SELECTED EXTRACT
#####

I was once told a story, that somewhere in a Mexican slum (one of the ‘ciudades perdidas’, or ‘lost cities’) there was a destitute old woman who every year would put up an extensive nativity set. The Christ Child was always in the centre, of course, but around him she would place dozens and dozens of figures of people and animals. This was no matched nativity set! None of the figurines were the same, or even in scale with each other: some were only an inch high, others were several feet tall. She just filled the scene with whatever figures she could find. This woman, I was told, didn’t have any formal education. But her actions each year communicated a profound truth: there is room around the manger for all of us. In the incarnation, in becoming flesh in Jesus, God breaks down the dividing walls between us, and draws all people, all creation, together.
When we’re faced with public versions of the Christmas message that feel contrary to this all-inclusive heart of our faith, what can we do? Navigating the complexity of the issues in discerning a faithful response is by no means a straightforward task!
- We want to say No to hostility and division – but we also want to say Yes to flawed human beings, because we know we are too!
- We do want to challenge divisive messages, but we don’t want to unwittingly amplify them.
- We do want to continue focusing on ‘the main thing’ – proclaiming and embodying the good news of the incarnation – but we don’t want to avoid saying challenging things and be seen as tacitly supporting something contrary to the gospel.

#####

MATERIAL SUPPLIED
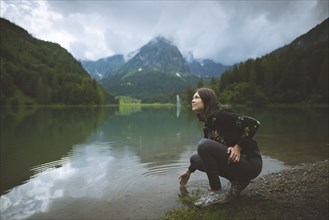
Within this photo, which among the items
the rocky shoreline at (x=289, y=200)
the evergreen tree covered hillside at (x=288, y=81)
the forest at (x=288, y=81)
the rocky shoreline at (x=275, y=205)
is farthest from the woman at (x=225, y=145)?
the forest at (x=288, y=81)

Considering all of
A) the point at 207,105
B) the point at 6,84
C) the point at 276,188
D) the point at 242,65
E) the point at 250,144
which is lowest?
the point at 276,188

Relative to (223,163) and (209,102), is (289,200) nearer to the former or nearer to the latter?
(223,163)

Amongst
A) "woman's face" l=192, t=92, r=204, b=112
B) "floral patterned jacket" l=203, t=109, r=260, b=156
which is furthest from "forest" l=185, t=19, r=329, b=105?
"woman's face" l=192, t=92, r=204, b=112

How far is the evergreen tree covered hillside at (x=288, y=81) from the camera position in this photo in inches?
5531

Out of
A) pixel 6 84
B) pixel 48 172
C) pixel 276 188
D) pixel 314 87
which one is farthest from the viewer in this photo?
pixel 6 84

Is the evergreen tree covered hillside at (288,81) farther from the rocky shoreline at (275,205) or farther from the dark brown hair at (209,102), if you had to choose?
the dark brown hair at (209,102)

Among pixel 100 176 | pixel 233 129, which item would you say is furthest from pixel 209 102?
pixel 100 176

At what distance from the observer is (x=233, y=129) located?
7305 millimetres

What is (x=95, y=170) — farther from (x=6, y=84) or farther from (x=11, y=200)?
(x=6, y=84)

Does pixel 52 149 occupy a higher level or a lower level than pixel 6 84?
lower

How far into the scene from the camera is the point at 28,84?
191000 millimetres

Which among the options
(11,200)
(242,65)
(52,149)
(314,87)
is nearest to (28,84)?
(242,65)

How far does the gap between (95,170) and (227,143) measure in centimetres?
1003

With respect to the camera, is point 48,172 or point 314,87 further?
point 314,87
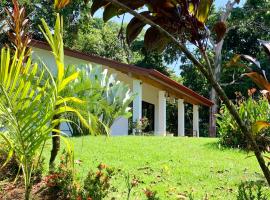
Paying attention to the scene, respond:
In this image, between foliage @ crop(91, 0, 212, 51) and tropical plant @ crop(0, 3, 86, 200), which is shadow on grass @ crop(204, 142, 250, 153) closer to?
tropical plant @ crop(0, 3, 86, 200)

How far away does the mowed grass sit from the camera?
19.1 feet

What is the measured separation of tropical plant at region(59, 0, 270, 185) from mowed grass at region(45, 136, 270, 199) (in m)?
2.73

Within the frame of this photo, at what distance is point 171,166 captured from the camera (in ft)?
24.0

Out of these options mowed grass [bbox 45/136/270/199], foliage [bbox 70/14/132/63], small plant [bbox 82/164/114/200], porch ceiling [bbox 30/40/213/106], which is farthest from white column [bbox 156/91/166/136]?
small plant [bbox 82/164/114/200]

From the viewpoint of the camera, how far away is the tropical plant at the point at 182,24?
1856 millimetres

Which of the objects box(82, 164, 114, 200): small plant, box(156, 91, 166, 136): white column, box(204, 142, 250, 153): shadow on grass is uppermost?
box(156, 91, 166, 136): white column

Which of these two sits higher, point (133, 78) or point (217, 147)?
point (133, 78)

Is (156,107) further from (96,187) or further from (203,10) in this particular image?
(203,10)

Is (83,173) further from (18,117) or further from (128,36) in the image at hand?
(128,36)

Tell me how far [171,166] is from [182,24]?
18.2 feet

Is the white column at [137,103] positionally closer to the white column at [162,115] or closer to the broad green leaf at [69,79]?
the white column at [162,115]

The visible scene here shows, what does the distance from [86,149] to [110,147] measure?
58 centimetres

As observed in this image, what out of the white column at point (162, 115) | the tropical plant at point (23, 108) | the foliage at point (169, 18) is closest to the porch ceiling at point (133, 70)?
the white column at point (162, 115)

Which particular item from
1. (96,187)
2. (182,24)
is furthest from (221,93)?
(96,187)
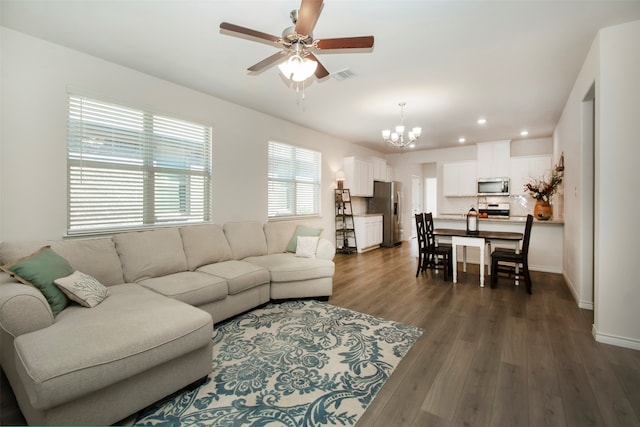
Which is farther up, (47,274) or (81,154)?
(81,154)

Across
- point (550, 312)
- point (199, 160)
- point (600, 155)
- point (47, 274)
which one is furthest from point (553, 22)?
point (47, 274)

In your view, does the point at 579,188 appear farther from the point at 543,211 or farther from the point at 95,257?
the point at 95,257

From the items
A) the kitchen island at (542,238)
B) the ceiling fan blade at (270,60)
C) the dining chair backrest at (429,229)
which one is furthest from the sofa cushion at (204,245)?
the kitchen island at (542,238)

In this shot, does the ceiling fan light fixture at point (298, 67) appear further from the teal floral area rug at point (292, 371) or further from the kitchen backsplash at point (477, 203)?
the kitchen backsplash at point (477, 203)

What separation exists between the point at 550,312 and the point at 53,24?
18.8 ft

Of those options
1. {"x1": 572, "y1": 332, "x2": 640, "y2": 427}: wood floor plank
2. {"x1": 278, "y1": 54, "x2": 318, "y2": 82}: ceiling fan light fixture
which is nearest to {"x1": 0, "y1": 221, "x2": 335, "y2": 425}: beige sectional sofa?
{"x1": 278, "y1": 54, "x2": 318, "y2": 82}: ceiling fan light fixture

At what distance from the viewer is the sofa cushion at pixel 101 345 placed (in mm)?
1378

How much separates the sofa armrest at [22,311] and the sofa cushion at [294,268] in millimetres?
2060

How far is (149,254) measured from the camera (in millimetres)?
3043

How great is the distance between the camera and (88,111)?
3.03 meters

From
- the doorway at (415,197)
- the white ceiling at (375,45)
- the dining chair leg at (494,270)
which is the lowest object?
the dining chair leg at (494,270)

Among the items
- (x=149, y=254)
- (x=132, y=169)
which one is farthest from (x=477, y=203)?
(x=132, y=169)

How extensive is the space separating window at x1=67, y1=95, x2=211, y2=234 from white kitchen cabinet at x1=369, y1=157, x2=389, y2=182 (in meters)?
4.83

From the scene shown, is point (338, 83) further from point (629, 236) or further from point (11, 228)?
point (11, 228)
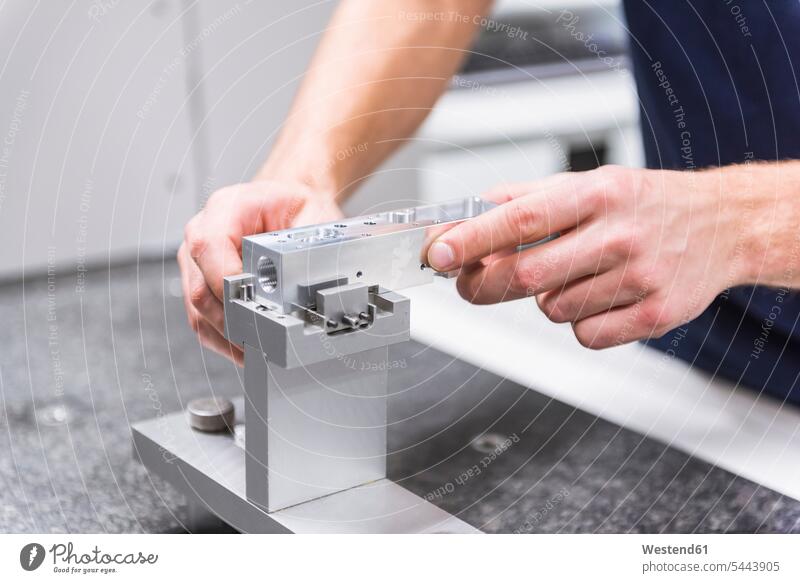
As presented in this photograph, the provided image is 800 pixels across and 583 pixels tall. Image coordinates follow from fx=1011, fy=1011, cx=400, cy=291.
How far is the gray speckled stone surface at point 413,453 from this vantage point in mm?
543

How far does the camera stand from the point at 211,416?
1.98ft

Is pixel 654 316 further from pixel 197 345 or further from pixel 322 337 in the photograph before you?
pixel 197 345

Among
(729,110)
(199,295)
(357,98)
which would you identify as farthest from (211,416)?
(729,110)

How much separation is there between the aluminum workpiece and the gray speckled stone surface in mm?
55

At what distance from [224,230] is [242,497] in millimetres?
156

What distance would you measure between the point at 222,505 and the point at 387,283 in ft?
0.53

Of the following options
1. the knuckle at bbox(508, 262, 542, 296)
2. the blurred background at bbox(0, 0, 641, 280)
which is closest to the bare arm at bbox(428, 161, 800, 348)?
the knuckle at bbox(508, 262, 542, 296)

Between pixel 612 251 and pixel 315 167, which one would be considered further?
pixel 315 167

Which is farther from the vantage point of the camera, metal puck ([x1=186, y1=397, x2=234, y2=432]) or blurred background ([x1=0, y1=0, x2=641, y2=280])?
blurred background ([x1=0, y1=0, x2=641, y2=280])

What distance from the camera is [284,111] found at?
4.84 feet

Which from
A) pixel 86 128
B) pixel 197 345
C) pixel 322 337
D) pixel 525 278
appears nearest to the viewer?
pixel 322 337

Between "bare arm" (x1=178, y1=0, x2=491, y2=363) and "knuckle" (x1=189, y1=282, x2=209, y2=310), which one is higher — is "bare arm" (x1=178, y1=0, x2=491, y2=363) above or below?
above

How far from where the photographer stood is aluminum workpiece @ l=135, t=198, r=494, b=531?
445mm

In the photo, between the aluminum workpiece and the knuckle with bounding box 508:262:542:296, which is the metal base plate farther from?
the knuckle with bounding box 508:262:542:296
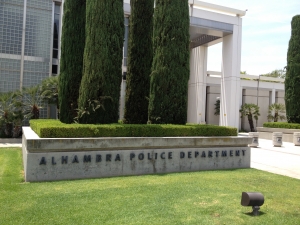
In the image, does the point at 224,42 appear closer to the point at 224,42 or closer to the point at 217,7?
the point at 224,42

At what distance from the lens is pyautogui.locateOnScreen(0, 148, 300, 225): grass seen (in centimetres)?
475

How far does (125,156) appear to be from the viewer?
8109 mm

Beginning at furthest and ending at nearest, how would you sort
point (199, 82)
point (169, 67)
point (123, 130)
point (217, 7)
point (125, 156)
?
point (199, 82) → point (217, 7) → point (169, 67) → point (123, 130) → point (125, 156)

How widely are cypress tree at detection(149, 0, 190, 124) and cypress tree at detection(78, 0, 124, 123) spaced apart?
4.55 feet

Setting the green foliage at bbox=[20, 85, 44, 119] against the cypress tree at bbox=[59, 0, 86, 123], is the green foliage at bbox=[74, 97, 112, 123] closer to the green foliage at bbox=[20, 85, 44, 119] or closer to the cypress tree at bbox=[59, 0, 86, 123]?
the cypress tree at bbox=[59, 0, 86, 123]

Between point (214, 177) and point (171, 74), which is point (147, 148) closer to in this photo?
point (214, 177)

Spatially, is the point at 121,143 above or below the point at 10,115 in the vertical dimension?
below

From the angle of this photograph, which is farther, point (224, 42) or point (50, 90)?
point (224, 42)

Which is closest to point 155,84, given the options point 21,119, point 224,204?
point 224,204

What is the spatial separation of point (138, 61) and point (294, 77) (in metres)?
17.7

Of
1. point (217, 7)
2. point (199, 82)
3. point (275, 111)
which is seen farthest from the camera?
point (275, 111)

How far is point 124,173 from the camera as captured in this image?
317 inches

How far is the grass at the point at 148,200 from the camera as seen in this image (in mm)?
4750

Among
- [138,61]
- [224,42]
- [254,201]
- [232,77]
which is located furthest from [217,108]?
[254,201]
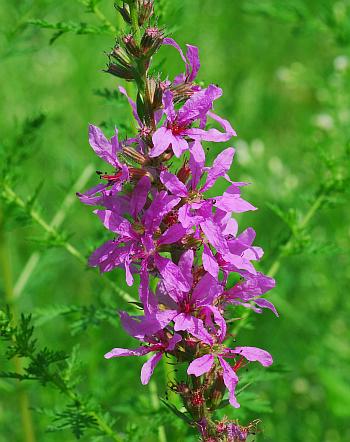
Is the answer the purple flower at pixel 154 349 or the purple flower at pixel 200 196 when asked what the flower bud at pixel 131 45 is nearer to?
the purple flower at pixel 200 196

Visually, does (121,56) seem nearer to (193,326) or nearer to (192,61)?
(192,61)

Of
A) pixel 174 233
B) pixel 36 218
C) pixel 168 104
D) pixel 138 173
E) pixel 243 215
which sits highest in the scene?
pixel 168 104

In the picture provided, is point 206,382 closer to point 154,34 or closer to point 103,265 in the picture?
point 103,265

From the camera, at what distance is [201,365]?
2.30 m

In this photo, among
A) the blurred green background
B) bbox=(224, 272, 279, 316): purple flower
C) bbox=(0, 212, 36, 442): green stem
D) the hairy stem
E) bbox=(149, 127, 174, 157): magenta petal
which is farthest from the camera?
bbox=(0, 212, 36, 442): green stem

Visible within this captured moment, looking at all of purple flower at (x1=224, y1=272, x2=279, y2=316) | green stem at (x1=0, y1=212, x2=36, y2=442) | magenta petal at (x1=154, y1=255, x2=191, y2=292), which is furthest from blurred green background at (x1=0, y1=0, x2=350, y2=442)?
magenta petal at (x1=154, y1=255, x2=191, y2=292)

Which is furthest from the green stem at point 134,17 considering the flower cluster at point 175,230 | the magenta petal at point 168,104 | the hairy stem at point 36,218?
the hairy stem at point 36,218

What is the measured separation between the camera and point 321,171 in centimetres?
382

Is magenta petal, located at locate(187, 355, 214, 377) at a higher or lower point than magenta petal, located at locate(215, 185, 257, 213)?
lower

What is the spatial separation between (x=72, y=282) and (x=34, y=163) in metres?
1.61

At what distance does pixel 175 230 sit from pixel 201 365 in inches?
16.8

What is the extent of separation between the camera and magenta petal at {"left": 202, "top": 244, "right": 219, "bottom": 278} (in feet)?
7.42

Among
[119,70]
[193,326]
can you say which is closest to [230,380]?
[193,326]

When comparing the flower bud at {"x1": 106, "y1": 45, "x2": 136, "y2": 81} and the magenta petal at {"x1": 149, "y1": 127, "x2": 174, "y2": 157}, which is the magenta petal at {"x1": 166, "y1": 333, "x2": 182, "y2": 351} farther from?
the flower bud at {"x1": 106, "y1": 45, "x2": 136, "y2": 81}
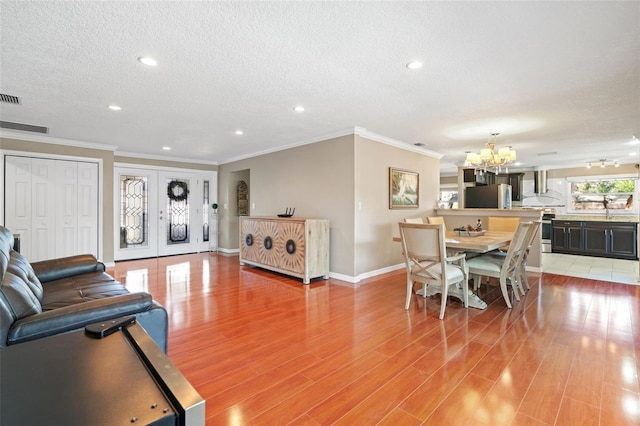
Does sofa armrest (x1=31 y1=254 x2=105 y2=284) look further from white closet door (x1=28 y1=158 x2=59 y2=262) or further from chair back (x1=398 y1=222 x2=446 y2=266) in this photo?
chair back (x1=398 y1=222 x2=446 y2=266)

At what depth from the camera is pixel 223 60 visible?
2553 millimetres

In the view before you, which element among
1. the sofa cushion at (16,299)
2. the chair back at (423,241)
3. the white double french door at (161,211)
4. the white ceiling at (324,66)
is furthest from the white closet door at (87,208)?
the chair back at (423,241)

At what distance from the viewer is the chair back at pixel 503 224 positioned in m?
5.19

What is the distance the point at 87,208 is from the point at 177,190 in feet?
Answer: 6.50

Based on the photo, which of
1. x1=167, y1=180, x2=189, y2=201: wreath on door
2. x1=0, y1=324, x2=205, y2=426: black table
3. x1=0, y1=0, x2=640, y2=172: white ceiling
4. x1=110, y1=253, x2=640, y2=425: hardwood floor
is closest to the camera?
x1=0, y1=324, x2=205, y2=426: black table

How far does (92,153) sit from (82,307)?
5360 mm

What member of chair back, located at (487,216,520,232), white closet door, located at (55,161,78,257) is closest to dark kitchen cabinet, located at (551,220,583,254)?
chair back, located at (487,216,520,232)

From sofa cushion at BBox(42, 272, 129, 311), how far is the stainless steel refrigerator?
24.6 feet

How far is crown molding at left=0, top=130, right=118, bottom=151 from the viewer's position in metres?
5.06

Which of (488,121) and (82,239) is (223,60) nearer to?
(488,121)

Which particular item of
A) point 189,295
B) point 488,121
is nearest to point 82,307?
point 189,295

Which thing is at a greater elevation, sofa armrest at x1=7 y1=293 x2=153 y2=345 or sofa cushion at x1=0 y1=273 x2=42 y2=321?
sofa cushion at x1=0 y1=273 x2=42 y2=321

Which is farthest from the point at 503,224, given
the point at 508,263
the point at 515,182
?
the point at 515,182

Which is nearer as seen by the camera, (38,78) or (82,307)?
(82,307)
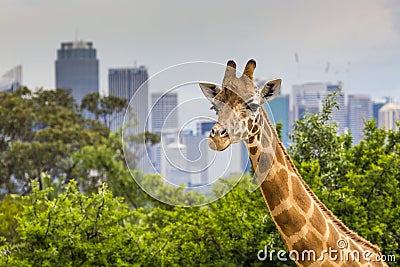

#####

TASKS
1. In the Christmas reflection, what figure did the old woman always place in the center of her nativity scene?
2. Write the next part of the Christmas reflection, picking up after its final sentence.
The items come from a different source than the Christmas reflection.

RESPONSES TO THE EXERCISE
1. The Christ Child.

2.
- We do want to offer a compelling counter-narrative, but we don’t want to turn this into a competition for attention, volume, numbers – because we’re working with a radically different theology of power.
- We do want to ‘put Christ at the heart of Christmas’, but what we mean by that is very different from the movement of aggressive ‘Christian nationalism’ we’re seeing emerging in our country.
- We do want to affirm our solidarity with refugees and asylum-seekers, but we don’twant that solidarity to be turned into another polarised ‘us vs them’ division that means some of our neighbours hear that we’re not in any sense ‘for them’.
- So we do, also, want to find ways of communicating with those we disagree with (who may well also, already, be part of our own church communities, or coming to church this Christmas hoping to find a spiritual ‘home’) that their struggles, and deepest longings, their ‘hopes and fears’, are met in the Jesus, whose birth we celebrate at Christmas, and whom we try to follow all year round.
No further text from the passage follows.